The data:
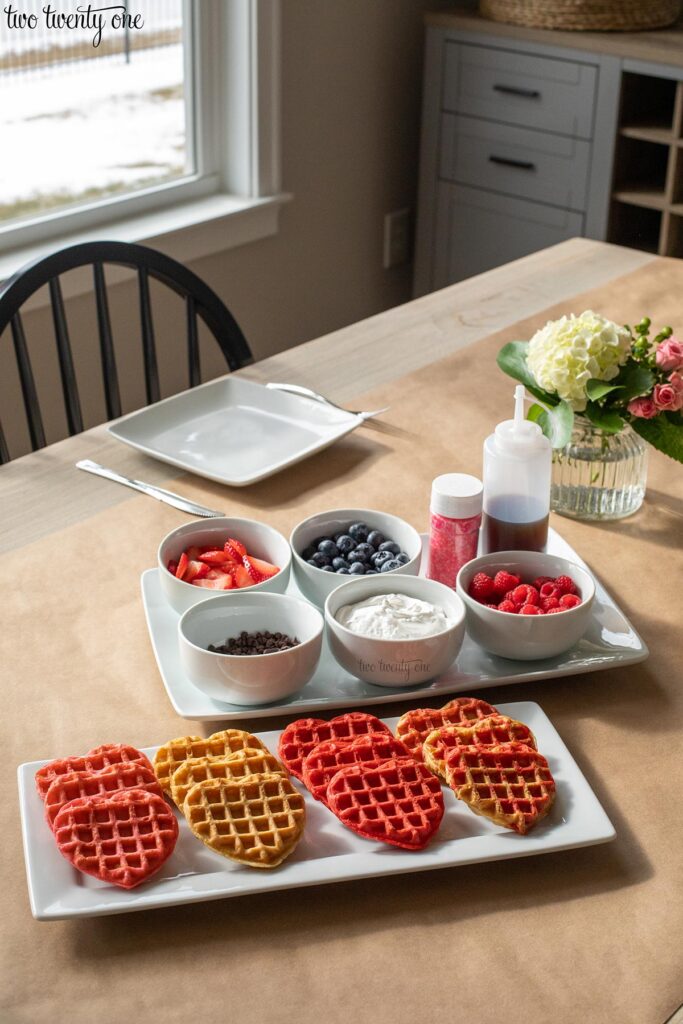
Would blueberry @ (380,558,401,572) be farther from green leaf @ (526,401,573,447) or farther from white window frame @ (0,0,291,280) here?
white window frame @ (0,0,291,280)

...

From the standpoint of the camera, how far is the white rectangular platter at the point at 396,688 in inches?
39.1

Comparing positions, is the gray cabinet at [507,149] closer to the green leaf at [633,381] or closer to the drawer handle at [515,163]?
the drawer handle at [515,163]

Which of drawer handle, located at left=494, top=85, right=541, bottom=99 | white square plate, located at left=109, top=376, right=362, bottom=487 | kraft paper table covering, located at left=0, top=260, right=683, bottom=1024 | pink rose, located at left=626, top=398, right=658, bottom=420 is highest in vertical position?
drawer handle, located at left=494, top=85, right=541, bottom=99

--

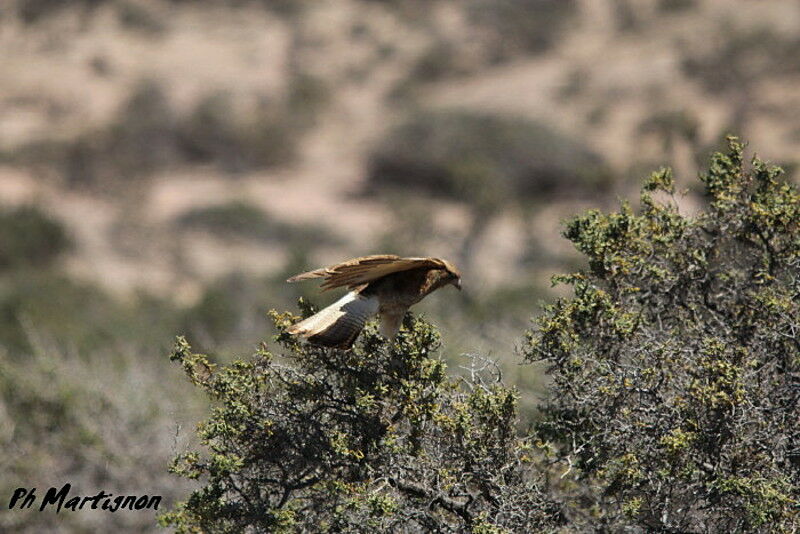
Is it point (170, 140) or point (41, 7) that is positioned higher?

Exercise brief:
Find each line in the data above that contains the word "frame" and copy those lines in full. Match case exactly.

Exercise result:
Would blueberry @ (380,558,401,572) be farther from green leaf @ (526,401,573,447) or farther from white window frame @ (0,0,291,280) here?
white window frame @ (0,0,291,280)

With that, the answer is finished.